TEXT →
════════════════

The reference counter 111 operates to divide the frequency of an oscillation signal FOSC, output from the crystal oscillator 112 at a predetermined frequency in order to generate a reference signal FR at a reference frequency. The reference signal FR is output to the phase comparator 117.
The comparative frequency divider 113 includes a prescaler 114, a program counter 115, and a swallow counter 116 for switching a dividing ratio of the prescaler 114. The prescaler 114 divides a frequency of the signal FVCO output from the VCO 120 to generate a frequency-divided signal S1. If the frequency-dividing ratio is expressed by "M", the prescaler 114 normally divides a frequency of the output signal FVCO by a factor of (M+1). Based on a switching signal MC output from the swallow counter 116, the prescaler 114 divides the frequency of the output signal FVCO by a factor of M.
The program counter 115 divides a frequency of the dividing signal S1 to generate a comparison signal FP. The program counter 115 may set the frequency of the comparison signal FP to any value, and divide a frequency of the signal S1 to form a desired frequency. If the frequency-dividing ratio is expressed by ".alpha.", the swallow counter 116 divides a frequency of the signal S1 into a factor of .alpha.. when the frequency-dividing is completed, the swallow counter 116 operates to output a switching signal MC to the prescaler 114.
The phase comparator 117 compares a phase of the reference signal FR with that of the comparison signal FP, and outputs pulsewise phase difference signals .phi.R and .phi.P to the charge-pump circuit 118, based on the phase difference between the signals FR and FP. When the phase difference signal .phi.R is low, the phase difference signal .phi.P is maintained low. When the phase difference signal .phi.P is high, the phase difference signal .phi.R is maintained high.

════════════════

MATERIAL →

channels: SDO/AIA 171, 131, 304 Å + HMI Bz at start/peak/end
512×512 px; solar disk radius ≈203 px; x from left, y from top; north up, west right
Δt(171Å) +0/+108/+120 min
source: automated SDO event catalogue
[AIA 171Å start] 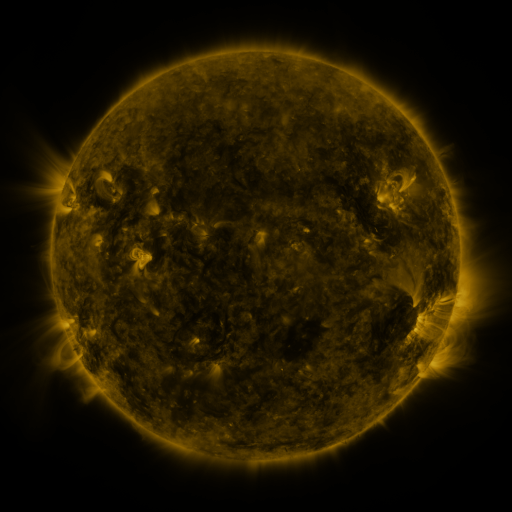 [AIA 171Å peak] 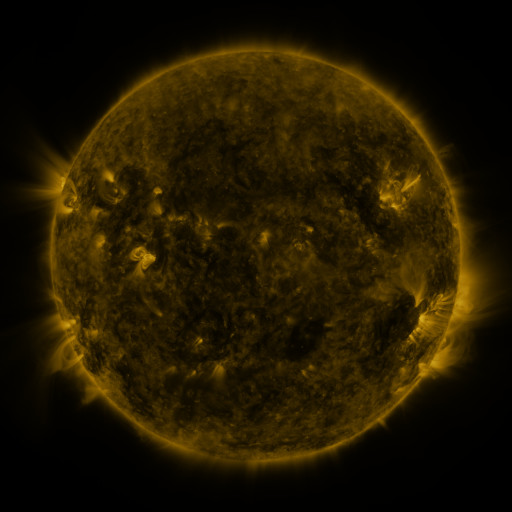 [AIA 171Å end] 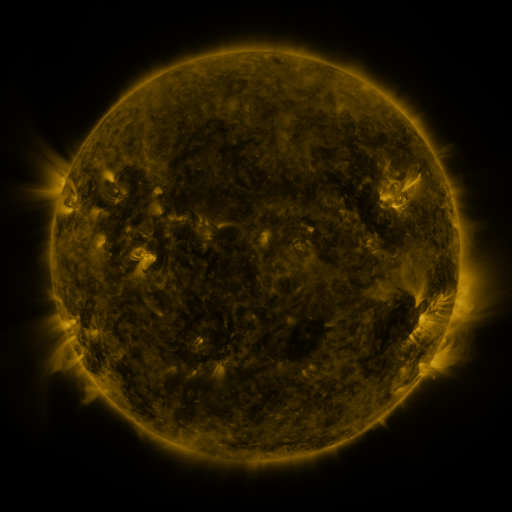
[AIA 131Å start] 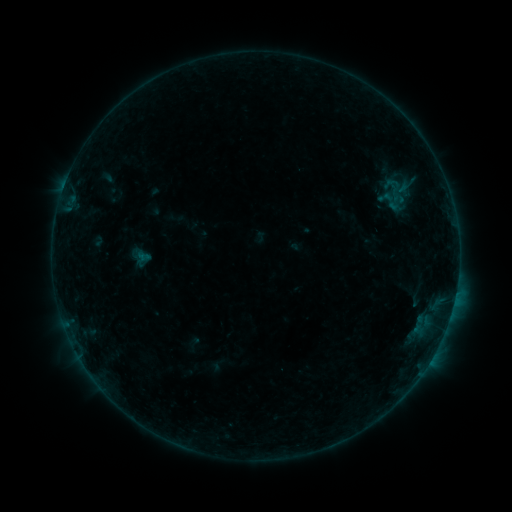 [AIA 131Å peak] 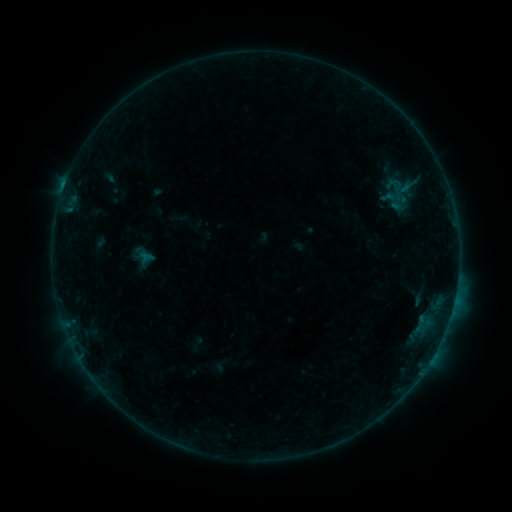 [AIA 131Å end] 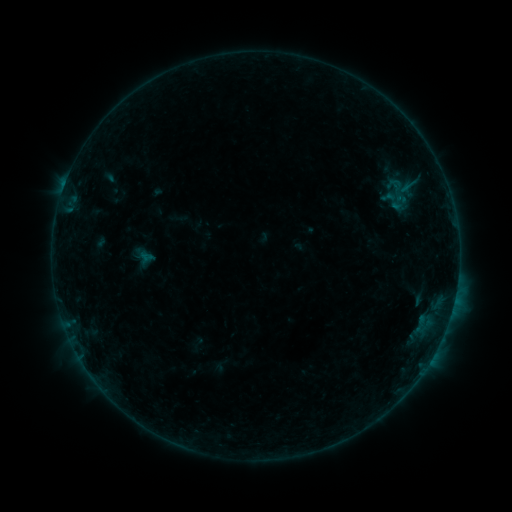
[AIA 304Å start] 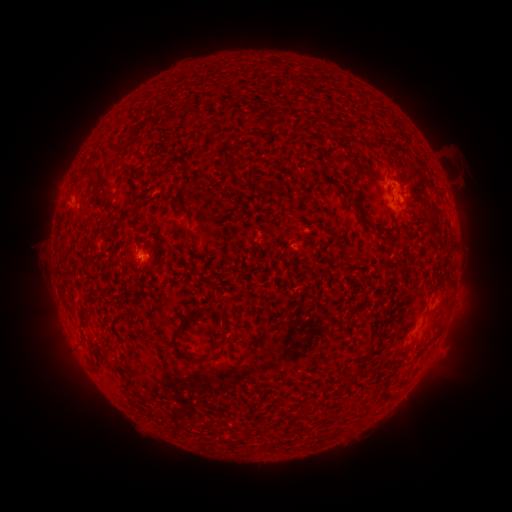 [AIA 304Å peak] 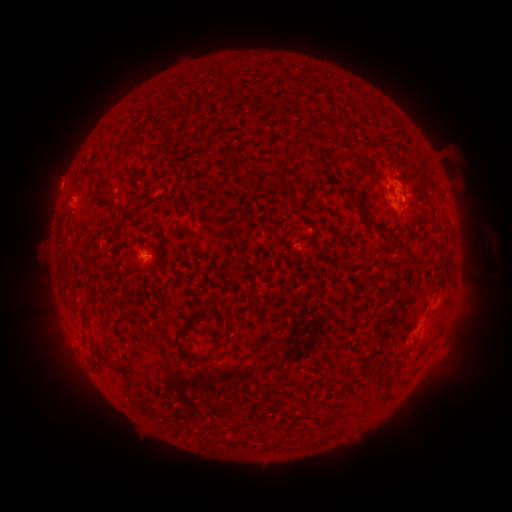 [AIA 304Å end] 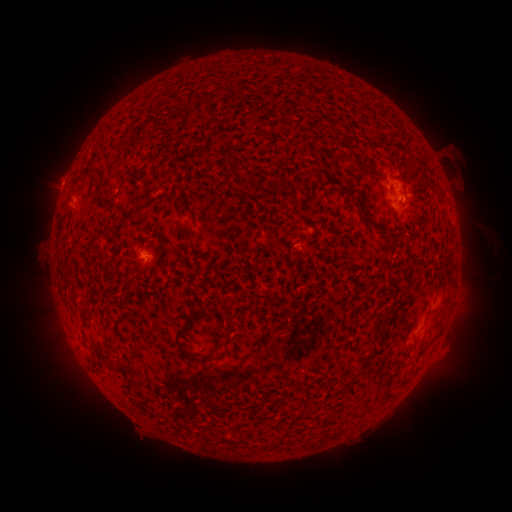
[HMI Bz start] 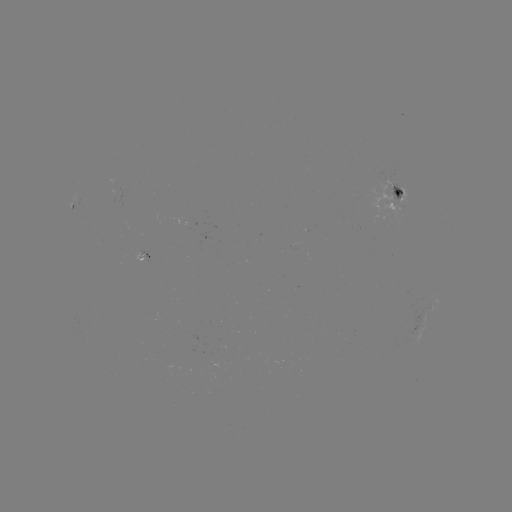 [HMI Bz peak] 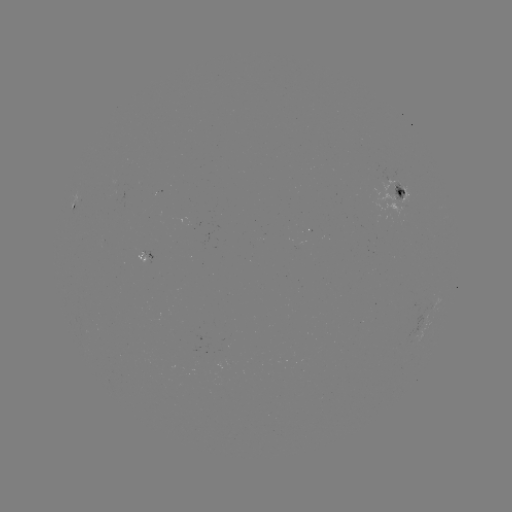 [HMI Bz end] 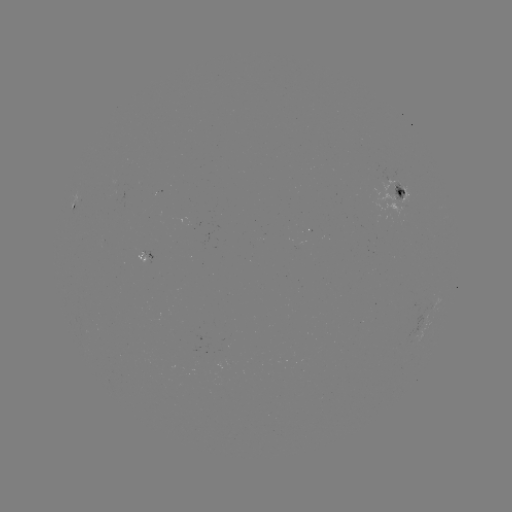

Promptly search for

════════════════

TASKS TO CARRY OUT →
**a.** Translate this sentence from the circuit description into Spanish: "The program counter 115 divides a frequency of the dividing signal S1 to generate a comparison signal FP."
**b.** Continue the circuit description of the frequency divider and phase comparator, starting right after its last sentence.

RESULTS BY TASK →
**a.** El contador de programa 115 divide una frecuencia de la señal de división S1 para generar una señal de comparación FP.

**b.**
The charge-pump circuit 118 is provided with a PNP transistor T11, an NPN transistor T12, and four resistors R11 to R14. Each of the transistors T11 and T12 is a bipolar transistor with a grounded emitter. The transistor T11 has its emitter coupled to the power supply Vcc, its collector connected to the LPF 119, and its base connected to the phase comparator 117 via the resistor R12. The base serves to receive the phase difference signal .phi.R and is connected to the power supply VCC via the resistor R11. The transistor T12 has an emitter connected to the ground GND, a collector connected to the LPF 119, a base connected to the phase comparator 117 via the resistor R14. The base serves to receive the phase difference signal .phi.P and is connected to the ground GND via the resistor R13.
When the phase difference signals .phi.R and .phi.P are both maintained at low voltage levels, only the transistor T11 remains on, effectively allowing transistor T11 to control the output of voltage signal DO from transistor T11 to the LPF 119. When the phase difference signals .phi.R and .phi.P are both held at the H level, only the transistor T12 remains on, effectively allowing transistor T12 to control the output of voltage signal DO to the LPF 119. Based on the level of the phase difference signals .phi.R and .phi.P, either the transistors T11 or T12 will be on to change the voltage level of the voltage signal DO. With the transistor T11 on, the voltage level of the voltage signal DO increases and the LPF 119 gets charged by the power supply VCC via the transistor T11. With the transistor T12 on, the voltage level of the voltage signal DO decreases and the LPF 119 discharges to ground GND via the transistor T12.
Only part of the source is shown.